For the first winter season in more than I can count, we do not have one or more peregrine falcons "hanging around" the University of Chicago campus. I think about them a lot, but the December 19 memorial for Malachi Ritscher (beautifully organized by our mutual employer, the University of Chicago) has brought them more acutely to mind of late. Malachi had been involved with the Chicago Peregrine Release and Restoration project for more than 10 years, a little longer than I myself have. I think my friend Mary Hennen, director of the project, won't mind if I reprint her comments here:

"I regret that I will be unable to attend [the memorial] as I would have been happy to remark on Malachi's passion for the peregrines. I knew Malachi back in 1994 when he lived on the north side near the Broadway [falcon nest] site. He dedicated an extraordinary amount of time to observing and documenting that pair of falcons throughout their nesting season. Malachi's
enthusiasm for the peregrines showed in his beautiful photographs of the birds which he generously shared.

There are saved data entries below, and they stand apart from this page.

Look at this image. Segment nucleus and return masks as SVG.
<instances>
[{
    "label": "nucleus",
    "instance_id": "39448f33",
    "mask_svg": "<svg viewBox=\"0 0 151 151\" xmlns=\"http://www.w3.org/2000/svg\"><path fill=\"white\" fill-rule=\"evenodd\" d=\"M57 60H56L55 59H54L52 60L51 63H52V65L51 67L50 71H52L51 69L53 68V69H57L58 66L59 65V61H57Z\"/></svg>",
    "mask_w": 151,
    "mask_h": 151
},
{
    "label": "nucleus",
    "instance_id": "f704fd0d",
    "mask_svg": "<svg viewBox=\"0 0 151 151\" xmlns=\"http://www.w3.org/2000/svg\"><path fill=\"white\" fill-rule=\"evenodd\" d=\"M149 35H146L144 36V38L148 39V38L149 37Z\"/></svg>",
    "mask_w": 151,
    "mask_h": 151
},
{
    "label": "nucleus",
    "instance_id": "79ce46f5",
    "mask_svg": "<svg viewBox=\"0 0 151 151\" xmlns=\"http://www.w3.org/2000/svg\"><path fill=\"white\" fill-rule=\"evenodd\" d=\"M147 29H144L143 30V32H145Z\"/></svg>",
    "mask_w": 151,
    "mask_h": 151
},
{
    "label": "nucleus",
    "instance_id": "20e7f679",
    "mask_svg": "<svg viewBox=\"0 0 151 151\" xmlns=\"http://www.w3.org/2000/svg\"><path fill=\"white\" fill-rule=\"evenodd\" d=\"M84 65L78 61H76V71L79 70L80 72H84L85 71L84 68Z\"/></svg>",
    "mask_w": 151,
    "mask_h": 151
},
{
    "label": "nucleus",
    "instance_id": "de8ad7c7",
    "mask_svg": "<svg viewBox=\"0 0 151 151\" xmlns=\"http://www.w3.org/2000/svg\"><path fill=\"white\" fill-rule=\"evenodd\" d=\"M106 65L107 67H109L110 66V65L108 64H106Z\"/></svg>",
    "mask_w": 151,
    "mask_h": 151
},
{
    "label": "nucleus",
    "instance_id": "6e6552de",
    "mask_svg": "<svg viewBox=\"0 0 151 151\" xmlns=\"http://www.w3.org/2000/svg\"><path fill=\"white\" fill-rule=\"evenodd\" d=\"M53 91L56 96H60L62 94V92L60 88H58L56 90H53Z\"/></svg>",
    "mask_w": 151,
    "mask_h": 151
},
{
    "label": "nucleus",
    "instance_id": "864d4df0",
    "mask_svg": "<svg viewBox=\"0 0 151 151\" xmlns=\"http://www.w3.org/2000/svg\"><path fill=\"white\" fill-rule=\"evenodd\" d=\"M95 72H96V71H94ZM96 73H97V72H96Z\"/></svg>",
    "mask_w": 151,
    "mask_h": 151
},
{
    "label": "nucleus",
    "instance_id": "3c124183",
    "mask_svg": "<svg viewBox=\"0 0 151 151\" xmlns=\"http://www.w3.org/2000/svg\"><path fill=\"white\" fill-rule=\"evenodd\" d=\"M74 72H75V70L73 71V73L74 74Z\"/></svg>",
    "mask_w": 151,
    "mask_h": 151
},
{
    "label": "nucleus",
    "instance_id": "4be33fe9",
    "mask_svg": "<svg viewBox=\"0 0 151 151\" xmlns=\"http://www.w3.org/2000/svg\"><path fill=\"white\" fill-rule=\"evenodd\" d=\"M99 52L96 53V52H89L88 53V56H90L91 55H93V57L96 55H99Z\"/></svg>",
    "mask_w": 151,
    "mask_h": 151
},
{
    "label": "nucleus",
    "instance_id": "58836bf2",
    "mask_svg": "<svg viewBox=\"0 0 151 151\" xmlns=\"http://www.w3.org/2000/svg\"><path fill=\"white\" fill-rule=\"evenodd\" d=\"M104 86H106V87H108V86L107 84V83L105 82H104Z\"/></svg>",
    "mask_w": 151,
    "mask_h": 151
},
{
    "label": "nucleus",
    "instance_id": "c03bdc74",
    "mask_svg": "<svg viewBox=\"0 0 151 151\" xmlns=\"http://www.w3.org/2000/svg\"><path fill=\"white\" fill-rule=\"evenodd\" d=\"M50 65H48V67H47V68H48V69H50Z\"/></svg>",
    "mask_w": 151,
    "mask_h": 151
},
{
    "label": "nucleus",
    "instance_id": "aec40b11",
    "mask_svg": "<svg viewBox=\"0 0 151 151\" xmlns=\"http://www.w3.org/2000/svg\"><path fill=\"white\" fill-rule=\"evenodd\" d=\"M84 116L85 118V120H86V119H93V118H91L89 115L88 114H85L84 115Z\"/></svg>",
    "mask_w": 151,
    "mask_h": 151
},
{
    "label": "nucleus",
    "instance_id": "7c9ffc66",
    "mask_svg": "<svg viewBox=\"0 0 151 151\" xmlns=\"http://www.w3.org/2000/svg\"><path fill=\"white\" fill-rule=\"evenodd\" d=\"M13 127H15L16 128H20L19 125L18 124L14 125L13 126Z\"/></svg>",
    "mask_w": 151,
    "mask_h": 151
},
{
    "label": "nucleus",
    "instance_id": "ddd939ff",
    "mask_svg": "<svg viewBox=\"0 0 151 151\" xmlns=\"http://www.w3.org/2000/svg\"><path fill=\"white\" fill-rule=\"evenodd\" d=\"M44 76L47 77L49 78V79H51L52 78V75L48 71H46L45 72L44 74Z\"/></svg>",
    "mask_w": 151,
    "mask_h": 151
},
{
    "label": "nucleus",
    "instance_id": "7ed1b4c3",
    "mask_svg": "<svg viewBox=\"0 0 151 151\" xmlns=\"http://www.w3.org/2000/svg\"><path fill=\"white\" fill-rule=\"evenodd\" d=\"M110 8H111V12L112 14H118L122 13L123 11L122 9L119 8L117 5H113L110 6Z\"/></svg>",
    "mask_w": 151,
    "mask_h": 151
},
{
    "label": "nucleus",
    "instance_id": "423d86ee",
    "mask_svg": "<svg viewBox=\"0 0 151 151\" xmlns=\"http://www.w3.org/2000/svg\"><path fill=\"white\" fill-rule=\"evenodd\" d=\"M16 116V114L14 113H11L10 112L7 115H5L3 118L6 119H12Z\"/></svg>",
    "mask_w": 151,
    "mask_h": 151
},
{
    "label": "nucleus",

It was very nice to see him again at the University in 2005 as it had been a number of years and I'm very sorry for everyone's loss of a good friend."

Malachi's self-inflicted death was meant to draw attention to the evils of the war in Iraq, but was ignored by mainstream news media locally and nationally, which makes it all the sadder that this advocate for the restoration of the species and for other culturally, humanistically, and humanely important causes, is gone.

Monday, December 25, 2006

Christmas in Yellowstone. Christmas in Chicago.


My friends Wendy, Chloe and Becky are in Yellowstone National Park today, as they were one year ago when the wonderful video, Christmas in Yellowstone, was made for the PBS series Nature. As shown in that spectacular tape, they are most likely in Lamar Valley observing members of one of the major wolf packs - the Druid Peak pack is said to be on a kill as of this morning - going about their business as they did before humans, and in particular, before Europeans, showed up on the scene.
So today I am suffering from"nature envy" and also "property envy" as Wendy, who lives and works in Manhattan, stopped off in Bozeman before she went to the park. She has a modest condo in Bozeman, waiting for her eventual permanent relocation from New York. I'm cheered that 43 days from today I will be there myself.



Sunday, December 24, 2006

Intelligent comment on intelligent design


Taken from The Chronicle of Higher Education, Magazine & Journal Reader column, which reprinted it from the May/June issue of Skeptical Inquirer, common sense and intelligent design:

"Scientists should not be so shocked by the popularity of the notion of intelligent design, says Scott O. Lilienfield, an associate professor of psychology at Emory University. After all, he says, when it comes to common sense, intelligent design is a much more believable concept that Darwin's theory of evolution--and scientists have done little to counter the popular preference for easy explanations.
"Indeed, from the vantage point of commonplace intuition, it is far more plausible to believe that complex biological structures like the peacock's tail and elephant's trunk were shaped by a teleological force than by purposeless processes of mutation and natural selection operating over millions of years," he writes. The issue this presents is not a dearth of common sense, writes Mr. Lilienfeld, but "the public's erroneous belief that common sense is a dependable guide to evaluating the natural world." He notes how natural science alone is replete with hundreds of examples demonstrating the unreliability of commons sense--such as how "the world seems flat rather than round," or how "the sun seems to revolve around the Earth rather than vice-versa." Mr. Lilienfeld says scientists "have forgotten that the popularity of intelligent design is merely one example of a far broader problem, namely the American public's embrace of pseudoscience in its myriad incarnations." But rather than confront the problem of pseudoscience as a whole, he says, scientists have opted to fight one claim at a time. This approach helps explain why scientists are losing the broader battle against pseudoscience, he adds.